No additional questions were asked and the meeting wrapped. 

Perhaps the most exhausting part of their endeavor was the fact that their cover story had to be not merely believable but to be wholly real. All their energy and efforts were poured into the cover story – The Journeying Jesters. They were a real elite, semi-famous performing troupe. But their real work yet waited, lurking in the corners of their minds to be done and fulfilled at the most inconvenient times. 

Hancock reminded everyone that liftoff would commence in roughly half an hour, followed by the first hyperspace jump within a half hour after that. The Ceteroquin being a modern ship, they would feel no discomfort, or much of anything at all, from the harsh travel the ship itself would conduct on their behalf. Everyone retreated to private quarters during liftoff and hyperspace as more a matter of longstanding, diehard spacefarers’ custom and habit than anything practical. 

The Captain, Laura, and Dr. Frietag lingered after the others had gone. 

The doc spoke first. “You got nothin’ to say? ‘Cause if you really got nothin’ to say, I’m gonna go get started drinkin’ in my room.” 

The other two laughed at the idea of Frietag just now getting started. 

“I don’t like anything about this,” the Captain admitted. “But I need everybody to stay cool. Paranoia will only make everyone act abnormally, and that’s the opposite of what we need. But I’ll tell the two of you – and Ben, I’ll talk to him later – I need you to keep your eyes up and watch everyone’s back.”

“What’s the likelihood that this is a trap?” Laura asked. 

“Statistically, less than fifty percent,” Hancock replied. “In theory, I might raise some objections if I could prove our chances were worse than that.”

“Is there something you can’t prove?” Laura asked.

“A feeling I can’t shake. If I’m being honest, I’m personally sure this is a trap.”

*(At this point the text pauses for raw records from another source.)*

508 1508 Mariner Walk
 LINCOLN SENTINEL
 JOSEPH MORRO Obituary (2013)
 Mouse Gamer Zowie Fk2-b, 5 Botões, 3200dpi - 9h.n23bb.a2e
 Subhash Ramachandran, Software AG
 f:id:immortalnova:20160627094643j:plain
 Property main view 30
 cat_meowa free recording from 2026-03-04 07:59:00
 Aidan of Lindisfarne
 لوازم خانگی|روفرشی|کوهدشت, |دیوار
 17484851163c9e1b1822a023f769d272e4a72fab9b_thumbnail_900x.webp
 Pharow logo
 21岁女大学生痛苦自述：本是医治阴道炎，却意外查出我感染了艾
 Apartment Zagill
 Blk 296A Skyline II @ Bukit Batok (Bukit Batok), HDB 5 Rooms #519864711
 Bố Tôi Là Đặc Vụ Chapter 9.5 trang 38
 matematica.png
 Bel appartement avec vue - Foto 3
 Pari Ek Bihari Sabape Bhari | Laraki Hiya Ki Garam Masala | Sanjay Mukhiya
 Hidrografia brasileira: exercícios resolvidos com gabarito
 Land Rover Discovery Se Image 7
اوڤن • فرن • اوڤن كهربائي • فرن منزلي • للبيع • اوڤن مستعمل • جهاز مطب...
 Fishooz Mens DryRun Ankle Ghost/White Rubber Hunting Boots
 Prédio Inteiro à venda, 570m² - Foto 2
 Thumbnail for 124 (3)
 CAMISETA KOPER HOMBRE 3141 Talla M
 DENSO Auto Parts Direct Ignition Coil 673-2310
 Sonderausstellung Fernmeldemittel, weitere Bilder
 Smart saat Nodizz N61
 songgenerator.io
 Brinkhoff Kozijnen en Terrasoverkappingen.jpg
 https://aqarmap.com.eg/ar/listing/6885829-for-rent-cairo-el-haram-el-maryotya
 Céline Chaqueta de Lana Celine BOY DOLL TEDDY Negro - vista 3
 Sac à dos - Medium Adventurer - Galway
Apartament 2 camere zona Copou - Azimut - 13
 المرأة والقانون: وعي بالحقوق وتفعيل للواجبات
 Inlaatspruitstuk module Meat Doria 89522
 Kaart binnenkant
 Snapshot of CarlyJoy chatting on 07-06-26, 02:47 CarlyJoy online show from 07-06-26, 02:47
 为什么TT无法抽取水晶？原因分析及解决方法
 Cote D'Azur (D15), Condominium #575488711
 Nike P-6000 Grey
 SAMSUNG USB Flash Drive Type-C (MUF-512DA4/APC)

“Well it is Arcturus!” the doctor said gleefully. 

“Yes,” the captain said. “And from what I know about Arcturus, this company we’re supposed to rendezvous with, they’re either vanguard cowboys living on the edge depending on us to get a strictly word-of-mouth message out to the Chiefs above us in the group, or…” He trailed off.

“Or?” Laura asked. 

“Or they’re compromised.”

“And it’s a trap!” the doctor said with the same boozy glee, but behind it lay a certain shade of old sorrow.

“And it’s a trap,” Captain Hancock acknowledged. “We’ll find out soon enough. Our course is set.” He yawned and stretched his arms. He was more tired than he’d even realized. “I need to lay down.” 

“I bet you two are gonna wait until I’m out of sight around a corner and—” 

“That’s enough, Frietag,” the captain growled. 

“For Christ’s sake,” Laura rolled her eyes, making for the hall to her chambers. 

The accusation would have been better received by all parties had it been true, but the ship’s “officers” had very strictly kept their relationship professional, even after all these years. All three of them retired to their respective chambers, alone.